Immédiatement après, le module est entré dans un processus accéléré avec le renseignement pour analyser les itinéraires d’évasion potentiels sur la crête. Quelques heures plus tard, ils ont commencé à descendre la crête, tout le personnel du module les surveillant d’en haut. « Nous pouvions littéralement les voir suivre presque exactement l’itinéraire que nous avions analysé », se souvient l’officier, « et comme nous l’avions prédit, à un certain moment, ils se sont retrouvés bloqués près d’un grand arbre, sous lequel se trouve une falaise – empêchant leur mouvement. »
« Nous étions prêts, attendant que tous les terroristes atteignent le point et essaient de recalculer leur itinéraire – puis, nous les avons bombardés d’en haut et en avons éliminé 7. » Quelques heures plus tard, 3 autres se sont infiltrés hors de l’installation, et le module les a également pris pour cible, éliminant finalement 10 personnes.

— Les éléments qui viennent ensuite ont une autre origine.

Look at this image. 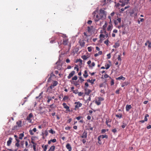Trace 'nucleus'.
<instances>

Et pour en revenir au présent. Au moment où le commandant R. termine le récit de ce qui s’est passé lors de cette opération, l’un des soldats de l’équipe d’exposition-attaque entre dans le module, interrompant notre conversation pour une mise à jour urgente. Il affiche sur l’écran devant nous une position de tir qui vient d’être identifiée dans un fourré par l’un des drones, et les deux décident d’entamer un processus de recherche rapide, à l’issue duquel ils présentent les conclusions et la recommandation d’une attaque au commandant et à l’officier opérationnel – jusqu’à ce qu’il soit finalement décidé de la détruire.
Une autre illustration de leur capacité de réponse rapide et de planification a été enregistrée au début du mois, lorsque l’équipe de drones du commando a identifié un véhicule suspect sur lequel des opérateurs du Hezbollah chargeaient des armes. « Nous les avons documentés en train de charger plusieurs missiles par la porte arrière, puis un autre opérateur qui a placé deux drones explosifs dans le coffre », se souvient le commandant R., « Nous avons immédiatement lancé un drone qui a survolé le véhicule pendant 27 heures, les suivant à chaque instant. »
Pendant ce temps, sous la direction de la cellule d’attaque, le module a déterminé comment détruire le véhicule et les armes qu’il contenait – « En travaillant avec le module de renseignement, qui nous fournit les informations et des données supplémentaires, nous adaptons la munition à la cible », raconte-t-il, « Finalement, nous l’avons attaqué avec une roquette, et en raison de toutes les armes importantes à l’intérieur, nous avons également pu observer une explosion secondaire quelques instants plus tard. »
Maintenant, le soldat de l’équipe de drones revient dans la pièce. Lors d’un bref échange, l’attaque de la position de tir identifiée précédemment est planifiée, mais avec plus de détails : il s’agit en fait d’une cachette dissimulée sous des buissons et des débris par des terroristes du Hezbollah, en territoire opérationnel de Tsahal. Il y a un lanceur, des caméras, des drones et des véhicules aériens sans pilote – tous ont été détruits quelques minutes plus tard.
« Dans des moments comme ceux-ci, lorsque les équipes au Liban entendent le bruit de nos missiles en arrière-plan, ou apprennent la destruction d’infrastructures du Hezbollah par nos soins, cela renforce leur défense sur le terrain, et nous le comprenons aussi à travers leurs réponses à la radio », ajoute-t-il, « Nous avons tous été des soldats au combat par le passé, et nous nous souvenons du sentiment de sécurité lorsque l’on voit que le centre de commandement derrière soi veille également sur vous. Et c’est pour cela que nous sommes ici.